Instructions for the task :: Write out again only the lines between the one with "Is the driver" and the end of the records below, both ends counted, and don't include the pictures.

Data in this exercise ::
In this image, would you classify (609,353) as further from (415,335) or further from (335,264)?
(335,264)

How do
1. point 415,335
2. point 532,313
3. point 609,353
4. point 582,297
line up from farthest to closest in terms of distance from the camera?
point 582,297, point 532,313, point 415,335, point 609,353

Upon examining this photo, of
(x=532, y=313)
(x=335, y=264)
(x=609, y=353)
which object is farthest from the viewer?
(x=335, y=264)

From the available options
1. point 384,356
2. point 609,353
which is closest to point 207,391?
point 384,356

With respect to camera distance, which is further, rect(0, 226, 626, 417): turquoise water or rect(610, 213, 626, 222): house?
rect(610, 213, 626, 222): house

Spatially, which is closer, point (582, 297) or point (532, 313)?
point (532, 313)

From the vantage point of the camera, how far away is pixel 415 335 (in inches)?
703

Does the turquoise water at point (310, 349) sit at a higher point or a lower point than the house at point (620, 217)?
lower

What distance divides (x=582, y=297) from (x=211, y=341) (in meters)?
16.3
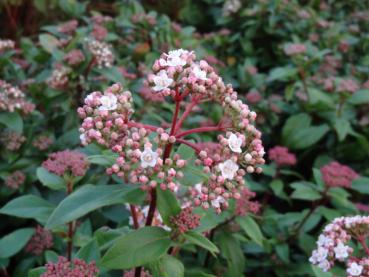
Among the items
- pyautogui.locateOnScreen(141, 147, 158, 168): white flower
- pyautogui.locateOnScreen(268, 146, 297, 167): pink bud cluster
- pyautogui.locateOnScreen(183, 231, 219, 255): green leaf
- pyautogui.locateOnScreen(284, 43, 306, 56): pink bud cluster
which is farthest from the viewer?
pyautogui.locateOnScreen(284, 43, 306, 56): pink bud cluster

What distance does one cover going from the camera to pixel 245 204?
219 centimetres

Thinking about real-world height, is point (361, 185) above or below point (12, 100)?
below

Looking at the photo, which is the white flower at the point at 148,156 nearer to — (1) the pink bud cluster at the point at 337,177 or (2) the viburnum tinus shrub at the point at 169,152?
(2) the viburnum tinus shrub at the point at 169,152

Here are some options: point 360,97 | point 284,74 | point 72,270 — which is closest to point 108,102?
point 72,270

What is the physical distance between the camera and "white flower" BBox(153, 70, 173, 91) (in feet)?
4.81

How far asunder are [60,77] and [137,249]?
1.59 meters

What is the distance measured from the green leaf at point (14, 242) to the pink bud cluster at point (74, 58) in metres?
0.99

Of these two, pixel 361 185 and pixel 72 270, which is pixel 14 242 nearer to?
pixel 72 270

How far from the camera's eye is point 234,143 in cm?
145

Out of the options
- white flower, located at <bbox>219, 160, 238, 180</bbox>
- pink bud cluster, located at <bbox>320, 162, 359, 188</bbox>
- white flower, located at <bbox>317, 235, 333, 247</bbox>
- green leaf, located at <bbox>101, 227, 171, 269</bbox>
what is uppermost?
white flower, located at <bbox>219, 160, 238, 180</bbox>

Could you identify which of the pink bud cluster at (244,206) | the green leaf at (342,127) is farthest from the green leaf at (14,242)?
the green leaf at (342,127)

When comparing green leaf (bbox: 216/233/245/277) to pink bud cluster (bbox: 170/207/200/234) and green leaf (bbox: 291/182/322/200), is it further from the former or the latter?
pink bud cluster (bbox: 170/207/200/234)

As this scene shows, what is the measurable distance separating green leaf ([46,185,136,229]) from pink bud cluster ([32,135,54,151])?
1.18 metres

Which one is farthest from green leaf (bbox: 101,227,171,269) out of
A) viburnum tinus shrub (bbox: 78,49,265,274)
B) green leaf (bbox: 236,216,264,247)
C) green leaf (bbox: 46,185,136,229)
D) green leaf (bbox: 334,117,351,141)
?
green leaf (bbox: 334,117,351,141)
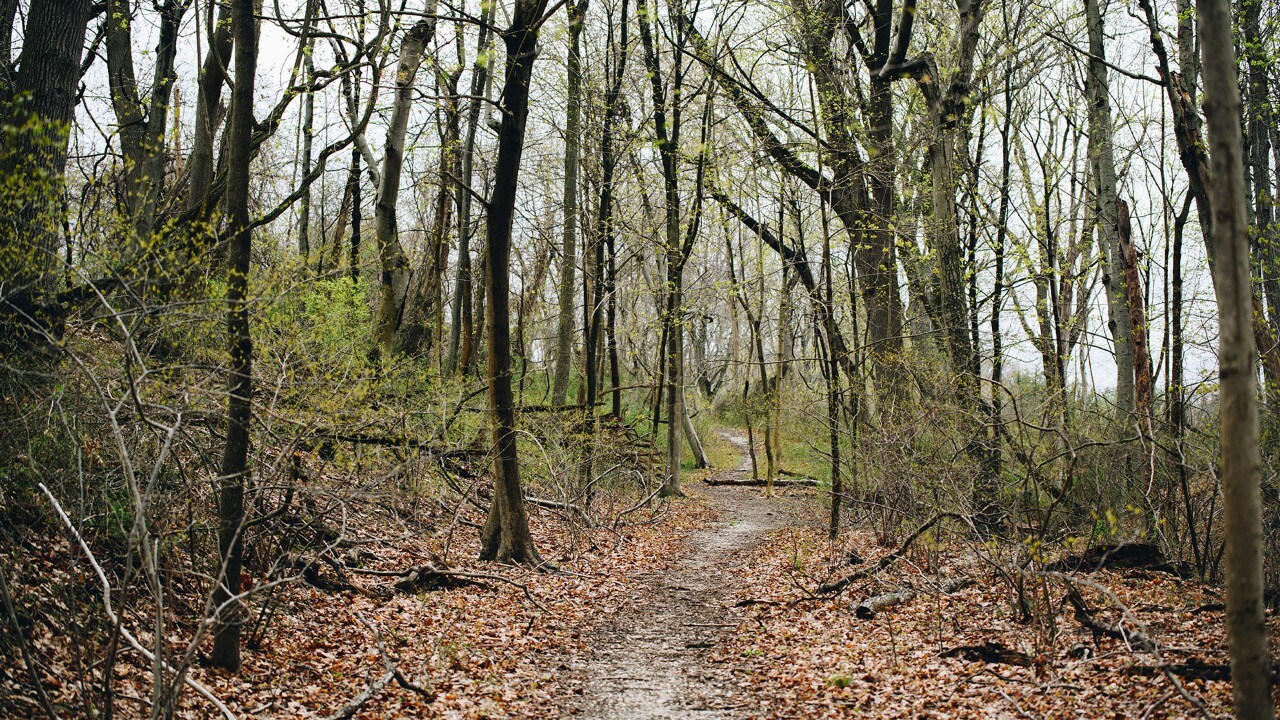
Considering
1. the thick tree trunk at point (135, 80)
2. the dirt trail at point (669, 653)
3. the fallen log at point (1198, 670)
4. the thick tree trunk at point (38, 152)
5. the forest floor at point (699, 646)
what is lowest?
the dirt trail at point (669, 653)

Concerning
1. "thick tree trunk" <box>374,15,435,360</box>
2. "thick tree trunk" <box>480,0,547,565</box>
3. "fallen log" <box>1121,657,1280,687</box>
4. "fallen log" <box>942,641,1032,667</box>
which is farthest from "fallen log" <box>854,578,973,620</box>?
"thick tree trunk" <box>374,15,435,360</box>

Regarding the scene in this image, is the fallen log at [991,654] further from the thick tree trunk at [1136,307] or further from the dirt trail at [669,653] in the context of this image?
the thick tree trunk at [1136,307]

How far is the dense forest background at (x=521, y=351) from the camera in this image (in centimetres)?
496

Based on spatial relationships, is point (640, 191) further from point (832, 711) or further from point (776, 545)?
point (832, 711)

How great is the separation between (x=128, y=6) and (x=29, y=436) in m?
9.38

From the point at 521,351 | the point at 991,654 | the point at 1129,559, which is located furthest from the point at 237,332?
the point at 521,351

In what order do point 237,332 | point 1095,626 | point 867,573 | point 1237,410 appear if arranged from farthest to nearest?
point 867,573 < point 1095,626 < point 237,332 < point 1237,410

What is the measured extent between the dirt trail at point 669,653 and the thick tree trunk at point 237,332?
2361 mm

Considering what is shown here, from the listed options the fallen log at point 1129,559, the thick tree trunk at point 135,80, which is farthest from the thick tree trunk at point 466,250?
the fallen log at point 1129,559

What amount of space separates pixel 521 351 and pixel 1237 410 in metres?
19.8

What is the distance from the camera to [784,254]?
17.0m

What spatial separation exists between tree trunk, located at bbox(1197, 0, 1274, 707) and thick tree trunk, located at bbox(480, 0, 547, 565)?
7.22 m

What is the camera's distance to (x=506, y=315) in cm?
948

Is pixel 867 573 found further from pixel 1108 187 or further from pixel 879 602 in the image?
pixel 1108 187
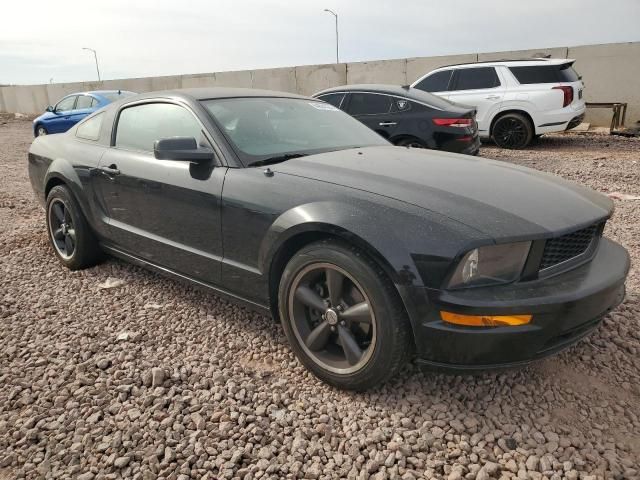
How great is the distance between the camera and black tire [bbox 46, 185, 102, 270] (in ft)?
12.4

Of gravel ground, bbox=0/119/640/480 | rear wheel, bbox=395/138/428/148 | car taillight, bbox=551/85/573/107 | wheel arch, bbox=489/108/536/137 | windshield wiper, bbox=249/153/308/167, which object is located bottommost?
gravel ground, bbox=0/119/640/480

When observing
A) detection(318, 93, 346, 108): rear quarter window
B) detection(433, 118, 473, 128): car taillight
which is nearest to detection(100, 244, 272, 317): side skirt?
detection(433, 118, 473, 128): car taillight

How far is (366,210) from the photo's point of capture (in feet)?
7.10

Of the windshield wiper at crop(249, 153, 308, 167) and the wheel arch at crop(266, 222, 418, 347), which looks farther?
the windshield wiper at crop(249, 153, 308, 167)

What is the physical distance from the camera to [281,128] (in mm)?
3088

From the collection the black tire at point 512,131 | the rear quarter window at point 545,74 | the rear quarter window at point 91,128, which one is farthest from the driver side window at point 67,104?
the rear quarter window at point 545,74

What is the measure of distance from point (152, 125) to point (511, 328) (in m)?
2.63

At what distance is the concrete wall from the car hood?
509 inches

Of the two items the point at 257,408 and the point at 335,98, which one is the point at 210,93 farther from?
the point at 335,98

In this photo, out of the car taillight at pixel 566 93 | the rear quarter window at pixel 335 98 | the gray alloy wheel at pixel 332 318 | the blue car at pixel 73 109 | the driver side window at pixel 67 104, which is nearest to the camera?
the gray alloy wheel at pixel 332 318

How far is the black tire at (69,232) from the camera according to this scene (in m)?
3.79

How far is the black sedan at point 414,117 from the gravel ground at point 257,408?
13.9 feet

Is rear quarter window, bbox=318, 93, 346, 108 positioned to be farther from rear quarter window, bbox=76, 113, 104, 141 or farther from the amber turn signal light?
the amber turn signal light

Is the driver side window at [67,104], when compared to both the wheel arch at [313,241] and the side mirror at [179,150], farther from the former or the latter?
the wheel arch at [313,241]
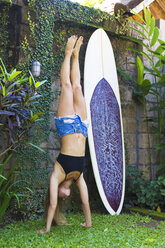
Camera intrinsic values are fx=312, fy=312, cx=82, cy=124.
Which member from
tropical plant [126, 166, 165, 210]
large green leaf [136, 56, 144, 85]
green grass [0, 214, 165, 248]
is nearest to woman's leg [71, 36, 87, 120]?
green grass [0, 214, 165, 248]

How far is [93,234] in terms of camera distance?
2670 millimetres

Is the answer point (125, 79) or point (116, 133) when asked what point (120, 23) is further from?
point (116, 133)

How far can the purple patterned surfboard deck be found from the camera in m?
3.62

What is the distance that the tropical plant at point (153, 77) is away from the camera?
4.07m

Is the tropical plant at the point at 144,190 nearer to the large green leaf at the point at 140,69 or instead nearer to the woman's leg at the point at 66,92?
the large green leaf at the point at 140,69

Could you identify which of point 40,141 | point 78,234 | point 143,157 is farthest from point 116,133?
point 78,234

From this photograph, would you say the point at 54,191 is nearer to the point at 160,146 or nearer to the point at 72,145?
the point at 72,145

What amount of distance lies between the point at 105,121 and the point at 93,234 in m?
1.56

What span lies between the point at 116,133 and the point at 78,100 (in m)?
1.11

Output ::
Is the driver side window at [67,104], when compared to both the wheel arch at [313,241] and the side mirror at [179,150], farther from the former or the latter?
the wheel arch at [313,241]
Camera intrinsic values are fx=312, fy=312, cx=82, cy=124.
Which member from
tropical plant [126, 166, 165, 210]
large green leaf [136, 56, 144, 85]
green grass [0, 214, 165, 248]
is nearest to woman's leg [71, 36, 87, 120]?
green grass [0, 214, 165, 248]

How far is [93,234] in terms of camera distance?
2670 millimetres

Is the answer point (125, 79) or point (116, 133) when asked what point (120, 23) is further from?
point (116, 133)

How far can the purple patterned surfboard deck be found from the camera in m?
3.62

What is the distance that the tropical plant at point (153, 77) is away from the camera?
4.07m

Is the tropical plant at the point at 144,190 nearer to the large green leaf at the point at 140,69 or instead nearer to the woman's leg at the point at 66,92?
the large green leaf at the point at 140,69

Could you identify which of point 40,141 | point 78,234 | point 143,157 is farthest from point 116,133?
point 78,234

From this photograph, would you say the point at 54,191 is nearer to the point at 160,146 or nearer to the point at 72,145?
the point at 72,145

What amount of distance lies between the point at 105,121 and the point at 93,234 in m?
1.56

What span lies between the point at 116,133 and the point at 78,100 (in m)?
1.11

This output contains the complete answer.